The catch is that the company has lost money for the previous five years, and is only expected to make around $0.40 per share in profits next year. That’s a P/E ratio of 185 for a company worth tens of billions of dollars!

The highest ten-year earnings projections call for Salesforce.com to earn $1.50 per share by 2026. That is almost 49x optimistic earnings projections a decade from now! No wonder Snapchat wants to have an IPO now. Like a lot of other social media companies, Salesforce.com is enjoying this moment of the sector’s fashionability where people are so optimistic about future profits that they are willing to bake in years and years of double-digit growth into the current stock price.

It makes sense that LinkedIn chose Microsoft as its suitor rather than Salesforce.com earlier this year. It is all cash, so you know that the $26.2 billion deal is actually giving you $26.2 billion in value. That is highly favorable compared to whatever stock option that Salesforce.com would have offered with its own shares that are trading at a higher value than deserved.

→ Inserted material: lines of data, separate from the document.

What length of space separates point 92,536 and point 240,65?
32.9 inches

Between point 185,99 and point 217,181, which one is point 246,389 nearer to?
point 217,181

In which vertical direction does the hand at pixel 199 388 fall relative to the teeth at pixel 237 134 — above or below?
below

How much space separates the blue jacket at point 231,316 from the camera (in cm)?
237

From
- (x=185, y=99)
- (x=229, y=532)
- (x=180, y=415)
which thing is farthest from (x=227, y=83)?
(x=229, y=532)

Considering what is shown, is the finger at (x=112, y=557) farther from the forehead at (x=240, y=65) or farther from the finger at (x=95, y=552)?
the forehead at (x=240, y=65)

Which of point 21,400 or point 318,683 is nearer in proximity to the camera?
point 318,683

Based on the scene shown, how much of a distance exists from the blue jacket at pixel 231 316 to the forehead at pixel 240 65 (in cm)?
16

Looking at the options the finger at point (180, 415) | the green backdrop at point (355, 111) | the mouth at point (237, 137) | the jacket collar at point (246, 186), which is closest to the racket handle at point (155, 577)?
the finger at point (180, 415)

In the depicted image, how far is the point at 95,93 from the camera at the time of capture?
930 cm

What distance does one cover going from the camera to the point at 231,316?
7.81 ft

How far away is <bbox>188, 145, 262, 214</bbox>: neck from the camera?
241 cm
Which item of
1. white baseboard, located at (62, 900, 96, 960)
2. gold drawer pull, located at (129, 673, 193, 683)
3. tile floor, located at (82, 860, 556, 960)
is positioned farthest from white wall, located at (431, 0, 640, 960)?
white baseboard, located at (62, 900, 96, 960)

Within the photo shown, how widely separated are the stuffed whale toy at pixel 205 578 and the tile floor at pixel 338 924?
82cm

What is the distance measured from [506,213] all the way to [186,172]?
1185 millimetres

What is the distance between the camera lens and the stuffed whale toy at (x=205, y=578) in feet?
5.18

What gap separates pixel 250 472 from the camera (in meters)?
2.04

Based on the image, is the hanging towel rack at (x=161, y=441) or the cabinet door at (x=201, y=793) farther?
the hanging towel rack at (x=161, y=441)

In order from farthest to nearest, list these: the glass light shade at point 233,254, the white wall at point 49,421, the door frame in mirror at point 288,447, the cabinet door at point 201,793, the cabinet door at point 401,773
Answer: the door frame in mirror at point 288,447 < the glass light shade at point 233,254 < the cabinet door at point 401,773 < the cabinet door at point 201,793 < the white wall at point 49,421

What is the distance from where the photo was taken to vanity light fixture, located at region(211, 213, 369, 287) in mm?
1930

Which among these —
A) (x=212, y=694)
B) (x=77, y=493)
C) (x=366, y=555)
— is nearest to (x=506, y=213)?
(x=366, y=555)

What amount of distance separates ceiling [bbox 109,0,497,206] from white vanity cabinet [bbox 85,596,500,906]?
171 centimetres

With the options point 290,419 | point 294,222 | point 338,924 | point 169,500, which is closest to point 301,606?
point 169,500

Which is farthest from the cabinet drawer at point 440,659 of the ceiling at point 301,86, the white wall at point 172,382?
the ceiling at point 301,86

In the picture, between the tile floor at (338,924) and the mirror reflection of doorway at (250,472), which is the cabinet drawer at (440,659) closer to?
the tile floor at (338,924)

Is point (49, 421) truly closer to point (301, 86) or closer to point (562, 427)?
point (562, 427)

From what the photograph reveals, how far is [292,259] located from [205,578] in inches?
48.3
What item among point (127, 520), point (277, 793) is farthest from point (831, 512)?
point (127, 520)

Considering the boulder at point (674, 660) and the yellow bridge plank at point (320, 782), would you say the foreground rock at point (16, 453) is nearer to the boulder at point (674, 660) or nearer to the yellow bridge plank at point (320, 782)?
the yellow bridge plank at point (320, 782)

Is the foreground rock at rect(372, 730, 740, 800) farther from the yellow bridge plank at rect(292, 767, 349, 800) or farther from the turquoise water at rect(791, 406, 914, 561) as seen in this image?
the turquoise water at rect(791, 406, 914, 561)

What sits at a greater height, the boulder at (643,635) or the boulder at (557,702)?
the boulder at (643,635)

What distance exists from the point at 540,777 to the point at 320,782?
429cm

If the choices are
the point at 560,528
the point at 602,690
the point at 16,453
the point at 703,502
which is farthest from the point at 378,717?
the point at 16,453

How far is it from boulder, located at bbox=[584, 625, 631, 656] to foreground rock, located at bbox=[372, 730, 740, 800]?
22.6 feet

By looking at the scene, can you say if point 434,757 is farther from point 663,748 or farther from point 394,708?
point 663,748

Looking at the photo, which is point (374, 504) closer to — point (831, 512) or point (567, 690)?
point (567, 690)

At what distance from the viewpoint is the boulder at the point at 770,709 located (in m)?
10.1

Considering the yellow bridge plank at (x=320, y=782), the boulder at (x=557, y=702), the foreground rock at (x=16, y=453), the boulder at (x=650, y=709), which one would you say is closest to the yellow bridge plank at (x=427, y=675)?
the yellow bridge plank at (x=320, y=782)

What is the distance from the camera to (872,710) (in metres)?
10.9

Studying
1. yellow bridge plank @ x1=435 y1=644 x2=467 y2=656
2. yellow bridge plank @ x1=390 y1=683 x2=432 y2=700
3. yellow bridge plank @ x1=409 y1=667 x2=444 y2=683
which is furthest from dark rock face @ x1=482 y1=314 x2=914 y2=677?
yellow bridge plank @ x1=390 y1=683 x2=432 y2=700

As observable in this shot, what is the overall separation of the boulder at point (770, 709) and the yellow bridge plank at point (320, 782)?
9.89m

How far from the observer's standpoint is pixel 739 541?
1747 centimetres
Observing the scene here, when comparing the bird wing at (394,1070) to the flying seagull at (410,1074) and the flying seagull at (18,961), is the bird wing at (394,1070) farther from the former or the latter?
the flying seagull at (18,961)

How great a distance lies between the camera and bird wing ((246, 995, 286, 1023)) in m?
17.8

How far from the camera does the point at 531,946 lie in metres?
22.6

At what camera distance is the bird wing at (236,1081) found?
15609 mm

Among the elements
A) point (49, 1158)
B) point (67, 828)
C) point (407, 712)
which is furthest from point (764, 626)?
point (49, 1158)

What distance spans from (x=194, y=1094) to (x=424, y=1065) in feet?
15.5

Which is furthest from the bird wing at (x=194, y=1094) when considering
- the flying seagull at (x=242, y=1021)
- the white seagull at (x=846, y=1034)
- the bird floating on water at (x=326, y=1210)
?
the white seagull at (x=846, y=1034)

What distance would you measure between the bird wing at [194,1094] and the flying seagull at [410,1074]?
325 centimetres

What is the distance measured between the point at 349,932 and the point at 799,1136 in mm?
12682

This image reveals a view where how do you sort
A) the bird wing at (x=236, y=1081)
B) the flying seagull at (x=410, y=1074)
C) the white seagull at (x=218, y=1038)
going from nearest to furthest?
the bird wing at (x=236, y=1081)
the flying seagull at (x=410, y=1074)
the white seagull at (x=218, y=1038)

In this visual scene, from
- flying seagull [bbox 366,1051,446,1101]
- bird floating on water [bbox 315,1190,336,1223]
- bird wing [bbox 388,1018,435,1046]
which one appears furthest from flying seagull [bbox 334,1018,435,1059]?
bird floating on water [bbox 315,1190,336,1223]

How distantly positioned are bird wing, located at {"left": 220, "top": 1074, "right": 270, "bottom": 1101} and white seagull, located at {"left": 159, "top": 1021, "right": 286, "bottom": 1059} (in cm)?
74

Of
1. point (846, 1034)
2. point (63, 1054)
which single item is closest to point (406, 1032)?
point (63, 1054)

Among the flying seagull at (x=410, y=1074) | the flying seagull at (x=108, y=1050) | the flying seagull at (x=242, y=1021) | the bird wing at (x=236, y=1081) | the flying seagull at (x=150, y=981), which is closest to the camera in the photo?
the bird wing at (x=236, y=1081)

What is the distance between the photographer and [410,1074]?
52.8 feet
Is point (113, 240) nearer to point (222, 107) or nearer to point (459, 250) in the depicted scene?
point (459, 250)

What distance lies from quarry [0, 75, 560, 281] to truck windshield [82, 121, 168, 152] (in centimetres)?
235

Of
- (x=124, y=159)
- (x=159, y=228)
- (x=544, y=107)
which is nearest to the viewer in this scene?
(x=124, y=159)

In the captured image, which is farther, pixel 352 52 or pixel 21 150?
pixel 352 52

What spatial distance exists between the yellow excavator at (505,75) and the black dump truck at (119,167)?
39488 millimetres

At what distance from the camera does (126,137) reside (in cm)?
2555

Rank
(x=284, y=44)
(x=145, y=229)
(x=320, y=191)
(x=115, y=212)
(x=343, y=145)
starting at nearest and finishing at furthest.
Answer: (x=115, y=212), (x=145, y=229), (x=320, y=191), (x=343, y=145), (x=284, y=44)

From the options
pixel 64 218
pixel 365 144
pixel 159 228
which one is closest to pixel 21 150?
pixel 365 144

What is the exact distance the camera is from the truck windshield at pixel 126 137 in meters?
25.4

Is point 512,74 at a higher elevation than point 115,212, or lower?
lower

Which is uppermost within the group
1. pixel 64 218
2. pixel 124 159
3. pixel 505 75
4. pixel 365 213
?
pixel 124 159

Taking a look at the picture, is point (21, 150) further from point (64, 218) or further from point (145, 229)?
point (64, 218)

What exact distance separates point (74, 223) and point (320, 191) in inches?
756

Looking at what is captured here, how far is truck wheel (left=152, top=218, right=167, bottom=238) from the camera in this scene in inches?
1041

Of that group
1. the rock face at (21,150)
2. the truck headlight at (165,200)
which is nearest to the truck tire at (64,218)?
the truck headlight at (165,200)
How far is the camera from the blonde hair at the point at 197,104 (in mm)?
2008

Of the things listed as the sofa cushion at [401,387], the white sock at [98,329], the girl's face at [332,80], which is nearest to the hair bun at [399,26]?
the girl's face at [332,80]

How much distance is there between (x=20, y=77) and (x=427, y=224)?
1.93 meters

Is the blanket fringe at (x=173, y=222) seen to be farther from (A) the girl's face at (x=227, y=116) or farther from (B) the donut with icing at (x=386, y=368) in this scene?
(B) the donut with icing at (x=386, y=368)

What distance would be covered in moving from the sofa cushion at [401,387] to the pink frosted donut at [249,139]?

You might be wondering: Why does it matter if the stock is overvalued? Can’t you just turn around and sell it? The answer is that, a lot of times, there are investors that own stakes in the business that are many times the daily volume. If you try to sell a couple hundred million instantly, you will sway the market and bring it down. The largest shareholders need to rely upon a scheduled selling program that can take 2-3 years. That time represents the risk of a highly overvalued stock returning to fair value (for people with a few hundred shares of stock, this is much less of a consideration as you have quick liquidation options.)

Because there is so much variance in projections for Salesforce.com’s future, it is hard to peg a current fair value on the company. Depening on whether it grows at 12% or 18% for a decade, you could be looking at valuation ranges between $20 and $34 per share (compared to the market quote in the $70-$75 range.)

Since we are not sacrificing much in accuracy by oversimplifying, let’s say that Salesforce.com is trading at double its fair valuation. Given that Twitter trades at $12 billion, it could probably be acquired for $16 billion. If Salesforce.com used its stock to make the deal, it would really only be transferring $8 billion in long-term value so it would effectively be getting a half-priced discount on Twitter. This acquisition was an opportunity to get one of the big three social media platforms at ⅔ of its pre-existing value.

You can see why Salesforce.com spent some significant time mulling over a deal. When your stock is trading at twice the price it is worth, any merger that involves the issuance of stock means that you will be looking back on that acquisition in ten years and thinking “I got a 50% discount by issuing Salesforce.com stock instead of paying for the business outright.” The losers in this scenario are the large shareholders of the acquired company that cannot sell the acquirer’s stock readily, and the small investors that hold onto the overvalued acquirer’s stock for the long haul.

But Salesforce.com was wise to flirt with LinkedIn and Twitter, and it would be wise to make an acquisition that involves the issuance of stock while the price remains in the $70s. From the perspective of management, undervalued stock is for repurchases and overvalued stock is for acquisitions, and it is wise of Salesforce.com’s management team to act accordingly on the latter.

Originally posted 2016-10-19 05:00:18.